# [Instruction]
Return the listing below in full, with every line exactly as it is.

# [Available records]
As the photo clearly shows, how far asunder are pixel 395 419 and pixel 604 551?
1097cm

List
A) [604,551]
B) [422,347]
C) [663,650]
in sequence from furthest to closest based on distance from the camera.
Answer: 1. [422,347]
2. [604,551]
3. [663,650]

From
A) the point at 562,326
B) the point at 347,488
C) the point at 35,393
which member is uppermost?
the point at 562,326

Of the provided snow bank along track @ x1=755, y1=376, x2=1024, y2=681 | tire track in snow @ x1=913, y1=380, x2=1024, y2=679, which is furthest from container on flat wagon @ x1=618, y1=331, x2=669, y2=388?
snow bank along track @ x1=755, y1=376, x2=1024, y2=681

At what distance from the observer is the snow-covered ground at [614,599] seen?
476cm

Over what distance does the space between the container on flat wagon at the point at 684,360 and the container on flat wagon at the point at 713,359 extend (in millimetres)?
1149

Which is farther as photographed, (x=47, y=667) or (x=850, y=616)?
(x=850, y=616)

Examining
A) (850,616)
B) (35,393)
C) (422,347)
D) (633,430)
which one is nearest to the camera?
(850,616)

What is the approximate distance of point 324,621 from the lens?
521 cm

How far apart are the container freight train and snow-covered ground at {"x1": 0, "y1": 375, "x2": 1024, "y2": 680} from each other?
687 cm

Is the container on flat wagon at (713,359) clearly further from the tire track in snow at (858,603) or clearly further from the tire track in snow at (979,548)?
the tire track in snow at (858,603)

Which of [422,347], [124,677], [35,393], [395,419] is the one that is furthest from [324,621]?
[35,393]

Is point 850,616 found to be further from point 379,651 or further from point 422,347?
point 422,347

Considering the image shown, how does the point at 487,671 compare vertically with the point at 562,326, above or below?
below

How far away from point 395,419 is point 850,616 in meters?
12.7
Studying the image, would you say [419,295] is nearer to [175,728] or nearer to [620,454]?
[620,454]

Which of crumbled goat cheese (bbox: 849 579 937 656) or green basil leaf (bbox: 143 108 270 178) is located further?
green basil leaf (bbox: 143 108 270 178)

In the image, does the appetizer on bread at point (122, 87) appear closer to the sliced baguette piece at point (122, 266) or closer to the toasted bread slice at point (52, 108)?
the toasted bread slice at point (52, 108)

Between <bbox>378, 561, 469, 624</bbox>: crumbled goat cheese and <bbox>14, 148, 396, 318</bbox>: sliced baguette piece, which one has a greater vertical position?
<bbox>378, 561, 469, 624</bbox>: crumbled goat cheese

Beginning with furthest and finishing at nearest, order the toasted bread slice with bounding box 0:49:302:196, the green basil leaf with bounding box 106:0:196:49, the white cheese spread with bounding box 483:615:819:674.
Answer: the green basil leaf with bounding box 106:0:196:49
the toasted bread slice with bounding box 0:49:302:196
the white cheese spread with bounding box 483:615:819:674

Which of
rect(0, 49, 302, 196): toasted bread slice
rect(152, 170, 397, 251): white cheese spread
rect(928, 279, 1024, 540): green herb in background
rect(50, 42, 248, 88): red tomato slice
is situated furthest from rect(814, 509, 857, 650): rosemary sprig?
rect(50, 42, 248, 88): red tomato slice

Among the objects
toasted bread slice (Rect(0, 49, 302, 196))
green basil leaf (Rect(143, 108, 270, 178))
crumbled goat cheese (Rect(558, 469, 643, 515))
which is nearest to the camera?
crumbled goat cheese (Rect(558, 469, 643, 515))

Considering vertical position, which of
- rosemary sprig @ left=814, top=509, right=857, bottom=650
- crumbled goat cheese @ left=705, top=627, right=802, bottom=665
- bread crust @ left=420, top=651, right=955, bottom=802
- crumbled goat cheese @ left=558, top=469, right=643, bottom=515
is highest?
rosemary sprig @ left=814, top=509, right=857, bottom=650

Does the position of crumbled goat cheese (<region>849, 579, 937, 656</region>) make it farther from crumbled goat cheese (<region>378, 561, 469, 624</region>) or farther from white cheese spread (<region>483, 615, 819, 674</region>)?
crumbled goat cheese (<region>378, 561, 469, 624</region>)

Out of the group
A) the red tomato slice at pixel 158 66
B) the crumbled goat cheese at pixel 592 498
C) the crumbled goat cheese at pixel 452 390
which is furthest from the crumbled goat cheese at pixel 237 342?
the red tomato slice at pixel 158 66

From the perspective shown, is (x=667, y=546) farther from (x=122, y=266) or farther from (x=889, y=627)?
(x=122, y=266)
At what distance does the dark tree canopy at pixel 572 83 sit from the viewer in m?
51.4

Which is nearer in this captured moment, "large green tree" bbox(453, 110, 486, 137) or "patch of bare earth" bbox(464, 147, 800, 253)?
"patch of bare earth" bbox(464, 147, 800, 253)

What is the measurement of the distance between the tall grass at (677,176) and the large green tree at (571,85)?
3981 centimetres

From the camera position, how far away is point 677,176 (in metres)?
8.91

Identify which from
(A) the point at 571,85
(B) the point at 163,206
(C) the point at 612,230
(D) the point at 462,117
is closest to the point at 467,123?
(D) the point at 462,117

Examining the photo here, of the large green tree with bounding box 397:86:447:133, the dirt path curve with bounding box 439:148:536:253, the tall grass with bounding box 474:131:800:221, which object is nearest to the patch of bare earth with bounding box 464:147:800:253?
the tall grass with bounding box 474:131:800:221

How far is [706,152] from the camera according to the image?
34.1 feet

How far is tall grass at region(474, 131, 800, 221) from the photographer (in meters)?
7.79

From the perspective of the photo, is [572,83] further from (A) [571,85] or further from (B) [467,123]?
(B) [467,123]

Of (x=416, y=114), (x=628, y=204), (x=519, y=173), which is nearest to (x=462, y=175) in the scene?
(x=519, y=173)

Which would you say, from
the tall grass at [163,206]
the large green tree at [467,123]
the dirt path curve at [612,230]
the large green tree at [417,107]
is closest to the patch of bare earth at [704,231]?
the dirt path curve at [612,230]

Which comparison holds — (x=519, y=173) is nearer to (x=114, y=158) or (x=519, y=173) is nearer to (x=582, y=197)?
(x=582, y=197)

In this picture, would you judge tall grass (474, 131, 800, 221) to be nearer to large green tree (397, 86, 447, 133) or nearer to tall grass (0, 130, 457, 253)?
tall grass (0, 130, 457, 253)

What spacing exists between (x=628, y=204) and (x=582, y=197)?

# [Solution for this task]
As the photo clearly shows, how far asunder are pixel 395 419 and pixel 604 551?
1097cm

List
A) [604,551]
B) [422,347]
C) [663,650]
in sequence from furthest to closest based on distance from the camera.
Answer: 1. [422,347]
2. [604,551]
3. [663,650]

From
A) the point at 562,326
B) the point at 347,488
C) the point at 35,393
which member is uppermost?
the point at 562,326

Of the provided snow bank along track @ x1=755, y1=376, x2=1024, y2=681 | tire track in snow @ x1=913, y1=380, x2=1024, y2=679, which is furthest from container on flat wagon @ x1=618, y1=331, x2=669, y2=388?
snow bank along track @ x1=755, y1=376, x2=1024, y2=681

At what distance from the observer is the snow-covered ground at [614,599] seen?
476cm

Over what distance does the space between the container on flat wagon at the point at 684,360 and the container on flat wagon at the point at 713,359 extend (in millimetres)?
1149

Which is farther as photographed, (x=47, y=667) or (x=850, y=616)?
(x=850, y=616)

Examining
A) (850,616)
B) (35,393)
C) (422,347)
D) (633,430)
which one is nearest to the camera?
(850,616)

What is the approximate distance of point 324,621 from the lens?
521 cm

How far apart are the container freight train and snow-covered ground at {"x1": 0, "y1": 375, "x2": 1024, "y2": 680} from each other?
687 cm

Is the container on flat wagon at (713,359) clearly further from the tire track in snow at (858,603) or clearly further from the tire track in snow at (979,548)?
the tire track in snow at (858,603)

Which of [422,347], [124,677], [35,393], [395,419] is the one that is furthest from [324,621]?
[35,393]

Is point 850,616 found to be further from point 379,651 or further from point 422,347?
point 422,347

Considering the image shown, how does the point at 487,671 compare vertically with the point at 562,326, above or below?
below

How far away from point 395,419 is point 850,616 in meters?
12.7
Studying the image, would you say [419,295] is nearer to [175,728] or nearer to [620,454]?
[620,454]

Which of crumbled goat cheese (bbox: 849 579 937 656) or green basil leaf (bbox: 143 108 270 178) is located further?
green basil leaf (bbox: 143 108 270 178)

In the image, does the appetizer on bread at point (122, 87) appear closer to the sliced baguette piece at point (122, 266) or closer to the toasted bread slice at point (52, 108)?
the toasted bread slice at point (52, 108)

Between <bbox>378, 561, 469, 624</bbox>: crumbled goat cheese and <bbox>14, 148, 396, 318</bbox>: sliced baguette piece, which one has a greater vertical position?
<bbox>378, 561, 469, 624</bbox>: crumbled goat cheese

Beginning with furthest and finishing at nearest, order the toasted bread slice with bounding box 0:49:302:196, the green basil leaf with bounding box 106:0:196:49, the white cheese spread with bounding box 483:615:819:674.
Answer: the green basil leaf with bounding box 106:0:196:49
the toasted bread slice with bounding box 0:49:302:196
the white cheese spread with bounding box 483:615:819:674

Which of
rect(0, 49, 302, 196): toasted bread slice
rect(152, 170, 397, 251): white cheese spread
rect(928, 279, 1024, 540): green herb in background
rect(50, 42, 248, 88): red tomato slice
is situated furthest from rect(814, 509, 857, 650): rosemary sprig?
rect(50, 42, 248, 88): red tomato slice

Among the objects
toasted bread slice (Rect(0, 49, 302, 196))
green basil leaf (Rect(143, 108, 270, 178))
crumbled goat cheese (Rect(558, 469, 643, 515))
which is nearest to the camera?
crumbled goat cheese (Rect(558, 469, 643, 515))

Considering vertical position, which of
- rosemary sprig @ left=814, top=509, right=857, bottom=650
- crumbled goat cheese @ left=705, top=627, right=802, bottom=665
- bread crust @ left=420, top=651, right=955, bottom=802
- crumbled goat cheese @ left=558, top=469, right=643, bottom=515
is highest?
rosemary sprig @ left=814, top=509, right=857, bottom=650

Does the position of crumbled goat cheese (<region>849, 579, 937, 656</region>) make it farther from crumbled goat cheese (<region>378, 561, 469, 624</region>) or farther from white cheese spread (<region>483, 615, 819, 674</region>)?
crumbled goat cheese (<region>378, 561, 469, 624</region>)

Out of the group
A) the red tomato slice at pixel 158 66
B) the crumbled goat cheese at pixel 592 498
C) the crumbled goat cheese at pixel 452 390
which is furthest from the crumbled goat cheese at pixel 237 342?
the red tomato slice at pixel 158 66

From the perspective shown, is (x=667, y=546) farther from (x=122, y=266) or farther from (x=889, y=627)?
(x=122, y=266)
At what distance does the dark tree canopy at pixel 572 83 sit from the viewer in m?
51.4

Which is nearer in this captured moment, "large green tree" bbox(453, 110, 486, 137) or "patch of bare earth" bbox(464, 147, 800, 253)?
"patch of bare earth" bbox(464, 147, 800, 253)

What is the measurement of the distance between the tall grass at (677,176) and the large green tree at (571,85)?
3981 centimetres

From the camera position, how far away is point 677,176 (in metres)?
8.91

Identify which from
(A) the point at 571,85
(B) the point at 163,206
(C) the point at 612,230
(D) the point at 462,117
is closest to the point at 467,123?
(D) the point at 462,117

Examining the photo here, of the large green tree with bounding box 397:86:447:133, the dirt path curve with bounding box 439:148:536:253, the tall grass with bounding box 474:131:800:221, which object is nearest to the patch of bare earth with bounding box 464:147:800:253?
the tall grass with bounding box 474:131:800:221

How far is [706,152] from the camera according to the image?
34.1 feet

How far is tall grass at region(474, 131, 800, 221) from the photographer (in meters)?
7.79

From the perspective of the photo, is [572,83] further from (A) [571,85] or further from (B) [467,123]?
(B) [467,123]

Of (x=416, y=114), (x=628, y=204), (x=519, y=173), which is nearest to (x=462, y=175) in the scene?
(x=519, y=173)

Which would you say, from
the tall grass at [163,206]
the large green tree at [467,123]
the dirt path curve at [612,230]
the large green tree at [417,107]
is closest to the patch of bare earth at [704,231]?
the dirt path curve at [612,230]

Which comparison holds — (x=519, y=173) is nearer to (x=114, y=158) or (x=519, y=173) is nearer to (x=582, y=197)?
(x=582, y=197)

In this picture, would you judge tall grass (474, 131, 800, 221) to be nearer to large green tree (397, 86, 447, 133) or nearer to tall grass (0, 130, 457, 253)?
tall grass (0, 130, 457, 253)

What spacing exists between (x=628, y=204) and (x=582, y=197)?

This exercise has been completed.